Composable. The CacheClient can live in your AppState and get extracted in Axum handlers just like any other shared dependency. It’s Clone and Send, which is all Axum needs.
When to use channels vs. shared state
You might wonder when to use channels versus just slapping a Mutex on your state. Here’s how I think about it.
Channels and the actor pattern are the right tool when:
- The state needs sequential processing (commands must not interleave)

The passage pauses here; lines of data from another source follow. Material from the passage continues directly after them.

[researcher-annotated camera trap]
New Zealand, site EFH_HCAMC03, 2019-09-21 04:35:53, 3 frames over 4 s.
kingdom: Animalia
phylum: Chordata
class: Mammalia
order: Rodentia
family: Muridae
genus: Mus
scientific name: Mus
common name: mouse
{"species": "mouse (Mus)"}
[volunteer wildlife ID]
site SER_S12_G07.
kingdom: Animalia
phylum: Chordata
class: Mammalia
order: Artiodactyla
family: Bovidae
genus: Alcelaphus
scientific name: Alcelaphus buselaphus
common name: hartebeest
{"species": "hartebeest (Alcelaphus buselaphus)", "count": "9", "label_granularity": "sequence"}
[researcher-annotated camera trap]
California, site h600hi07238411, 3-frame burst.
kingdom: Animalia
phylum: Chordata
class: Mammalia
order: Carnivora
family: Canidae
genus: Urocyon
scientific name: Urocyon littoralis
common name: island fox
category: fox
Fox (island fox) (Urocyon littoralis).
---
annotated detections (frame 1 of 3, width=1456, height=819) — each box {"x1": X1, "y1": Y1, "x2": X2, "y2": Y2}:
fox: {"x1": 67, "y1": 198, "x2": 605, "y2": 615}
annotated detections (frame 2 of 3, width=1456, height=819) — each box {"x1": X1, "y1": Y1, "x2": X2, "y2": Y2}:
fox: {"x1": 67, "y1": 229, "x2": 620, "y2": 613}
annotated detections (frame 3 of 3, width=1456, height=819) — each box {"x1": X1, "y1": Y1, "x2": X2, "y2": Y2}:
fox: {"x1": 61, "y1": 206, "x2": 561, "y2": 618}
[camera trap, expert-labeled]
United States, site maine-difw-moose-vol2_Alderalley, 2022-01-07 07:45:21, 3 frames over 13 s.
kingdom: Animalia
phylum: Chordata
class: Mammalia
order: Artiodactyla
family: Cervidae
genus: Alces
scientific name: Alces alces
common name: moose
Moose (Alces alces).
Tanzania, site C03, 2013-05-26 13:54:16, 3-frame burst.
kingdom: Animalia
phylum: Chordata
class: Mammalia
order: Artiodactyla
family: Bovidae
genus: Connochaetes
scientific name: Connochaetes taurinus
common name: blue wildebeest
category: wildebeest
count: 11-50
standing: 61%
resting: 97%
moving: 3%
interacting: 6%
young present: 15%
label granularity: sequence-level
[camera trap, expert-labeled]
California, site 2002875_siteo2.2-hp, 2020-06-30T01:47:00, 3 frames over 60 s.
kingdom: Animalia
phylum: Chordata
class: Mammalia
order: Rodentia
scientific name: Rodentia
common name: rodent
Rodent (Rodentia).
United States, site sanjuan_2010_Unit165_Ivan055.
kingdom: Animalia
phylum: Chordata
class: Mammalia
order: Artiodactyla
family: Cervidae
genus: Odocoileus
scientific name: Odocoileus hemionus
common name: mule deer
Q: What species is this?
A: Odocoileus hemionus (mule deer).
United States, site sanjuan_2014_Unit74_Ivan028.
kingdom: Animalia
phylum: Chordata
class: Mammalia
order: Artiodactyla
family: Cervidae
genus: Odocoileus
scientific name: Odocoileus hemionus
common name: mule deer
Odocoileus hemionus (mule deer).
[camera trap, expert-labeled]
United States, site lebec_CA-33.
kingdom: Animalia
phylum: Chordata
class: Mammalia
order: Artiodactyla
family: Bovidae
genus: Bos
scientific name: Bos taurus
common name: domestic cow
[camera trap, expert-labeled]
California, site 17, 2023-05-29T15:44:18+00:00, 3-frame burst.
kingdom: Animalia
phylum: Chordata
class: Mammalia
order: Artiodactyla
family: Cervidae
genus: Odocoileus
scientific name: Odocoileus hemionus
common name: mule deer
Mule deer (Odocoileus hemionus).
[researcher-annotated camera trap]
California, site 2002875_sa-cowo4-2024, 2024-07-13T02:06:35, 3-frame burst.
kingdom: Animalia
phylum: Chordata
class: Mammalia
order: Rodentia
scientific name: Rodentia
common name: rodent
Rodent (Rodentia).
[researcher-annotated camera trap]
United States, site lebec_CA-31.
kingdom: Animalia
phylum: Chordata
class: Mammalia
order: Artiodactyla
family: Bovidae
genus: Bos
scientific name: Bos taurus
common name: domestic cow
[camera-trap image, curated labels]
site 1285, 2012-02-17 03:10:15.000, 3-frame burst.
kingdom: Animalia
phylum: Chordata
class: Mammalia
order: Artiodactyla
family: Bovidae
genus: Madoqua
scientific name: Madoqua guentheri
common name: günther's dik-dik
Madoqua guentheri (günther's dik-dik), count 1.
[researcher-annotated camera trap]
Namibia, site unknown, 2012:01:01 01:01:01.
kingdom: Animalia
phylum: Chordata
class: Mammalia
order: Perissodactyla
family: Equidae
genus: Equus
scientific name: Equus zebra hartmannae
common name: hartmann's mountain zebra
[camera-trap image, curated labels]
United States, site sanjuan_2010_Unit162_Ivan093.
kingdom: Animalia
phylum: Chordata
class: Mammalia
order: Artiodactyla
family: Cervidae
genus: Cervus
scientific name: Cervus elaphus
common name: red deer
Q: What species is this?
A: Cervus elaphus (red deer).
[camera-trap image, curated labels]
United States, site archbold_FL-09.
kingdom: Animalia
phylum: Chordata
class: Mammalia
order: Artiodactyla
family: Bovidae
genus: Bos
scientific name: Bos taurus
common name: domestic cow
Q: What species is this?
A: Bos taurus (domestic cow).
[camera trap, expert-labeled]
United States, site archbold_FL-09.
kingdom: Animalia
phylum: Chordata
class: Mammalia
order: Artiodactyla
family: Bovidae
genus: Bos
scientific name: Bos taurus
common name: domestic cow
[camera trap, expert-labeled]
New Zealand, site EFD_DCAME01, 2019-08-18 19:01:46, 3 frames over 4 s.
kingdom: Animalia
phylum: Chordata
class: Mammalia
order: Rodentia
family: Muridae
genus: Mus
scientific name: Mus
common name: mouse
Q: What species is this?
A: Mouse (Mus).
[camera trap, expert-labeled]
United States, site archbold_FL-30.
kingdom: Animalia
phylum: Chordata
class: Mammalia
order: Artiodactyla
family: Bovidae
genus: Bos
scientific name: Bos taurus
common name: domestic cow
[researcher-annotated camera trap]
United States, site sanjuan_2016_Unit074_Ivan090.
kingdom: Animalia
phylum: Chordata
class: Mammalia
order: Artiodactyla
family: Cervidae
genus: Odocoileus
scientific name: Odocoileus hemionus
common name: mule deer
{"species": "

- You want to encapsulate state behind an async API
- The access pattern involves both reads and writes that need to be coordinated
- You’re already using
tokio::select!to multiplex multiple event sources
Shared state (Arc<RwLock<T>>, Arc<DashMap<K, V>>) is the right tool when:
- The access pattern is overwhelmingly reads with rare writes
- You need many tasks to read concurrently without serialization
- The state is simple enough that a lock doesn’t introduce significant complexity
- You don’t need to coordinate the state with other event sources in a
select!loop
One more thing before we move on: for application configuration, a watch channel is also worth knowing about. It holds a single value that any number of receivers can observe, and receivers always see the most recent value. This is really useful for runtime-reloadable configuration or health status that many tasks need to check. We’ll see more of this kind of coordination in the chapters ahead.